I knew of his disease long before anyone else found out. I still don’t know if my brother or sister figured it out on their own or if my father told them. The whole time, we never knew how long he’d make it. From the beginning, some doctors would say he had one year to live and others would say five. We didn’t know if the Parkinson’s would ultimately take his life before something else did. Slowly his body stopped working. He would lose his ability to walk fast or hold things. His ability to simply blink started to deteriorate as well as his sense of hearing. When the dementia started to set in, none of us really noticed it. We’d be sitting at the dinner table talking and he would say something completely unrelated. We thought it must be due to his hearing at first, but then he would say absurd things about my mother running a whorehouse or helicopters landing on the roof. It started getting very difficult and he eventually lost his ability to drive.
As his condition got worse, he could barely walk. He slowly lost his ability to speak as the dementia took over and my mother was the last one who could comprehend what he was trying to say. They had worked out a routine so she could get him wanted but he would still get frustrated at times and try to run away. We had to start hiding his car keys, and in retaliation, he would hide things from us. To this day, we still find things he hid around the house.

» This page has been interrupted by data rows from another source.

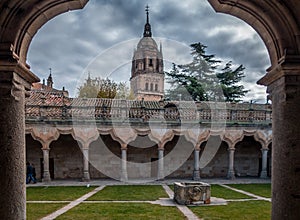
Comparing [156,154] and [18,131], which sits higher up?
[18,131]

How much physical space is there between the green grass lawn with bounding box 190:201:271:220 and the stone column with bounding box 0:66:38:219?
625cm

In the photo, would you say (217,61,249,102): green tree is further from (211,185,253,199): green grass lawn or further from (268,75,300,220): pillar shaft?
(268,75,300,220): pillar shaft

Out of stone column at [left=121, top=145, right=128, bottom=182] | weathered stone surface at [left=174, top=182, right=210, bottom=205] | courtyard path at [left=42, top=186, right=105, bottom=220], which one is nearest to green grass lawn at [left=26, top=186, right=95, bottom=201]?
courtyard path at [left=42, top=186, right=105, bottom=220]

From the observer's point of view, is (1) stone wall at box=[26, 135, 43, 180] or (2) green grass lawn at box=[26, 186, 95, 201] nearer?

“All through his illness, she would still take him out for breakfast and other public places, but as his health got worse, the reactions from strangers would become increasingly hurtful.”
Of course, we didn’t know what we were getting into at first and looking back now I realize how helpful it was for he and my mother to be in a Parkinson’s support group. All through his illness, she would still take him out for breakfast and other public places, but as his health got worse, the reactions from strangers would become increasingly hurtful. Especially near the end, he was so feeble people were understandably shocked but it was uncomfortable nonetheless. In the support group, they could be social and accepted in a group that could understand what he was going through.
While she did have hospice workers helping now and then, my mother never considered putting my father in a home. She stuck by him and took care of him from beginning to end, even as it began to wear on her own emotional and physical health. The doctors would always say he had a few months left to live, and as he kept living, it became very exhausting for all of us. Although we were grateful for the extra time we had with him, his death also came with a sense of relief that, naturally, spurred a sense of guilt.
“The hospice workers came to remove his hospital bed and afterward nearly every trace of him was gone.”
Immediately after my father’s death, my mother began moving all of his things out of their room. She didn’t want to linger after all she had been through, so she cleaned. The hospice workers came to remove his hospital bed and afterward nearly every trace of him was gone. Of his things, my siblings and I all kept something to remember him—for me, it was a tie. His death affected all of us differently and became a sad, abstract experience for me living far away. But every now and then, his absence will strike me in the presence of a random memory. One time I set my glasses down on my nightstand and noticed they were resting on the lenses. My father always told me not to do that so I reached over to put them on their frames only to realize he instilled that habit within me. I remember him in those moments now, looking back on the things he taught me or the times I took for granted, and I know I’ll always miss him.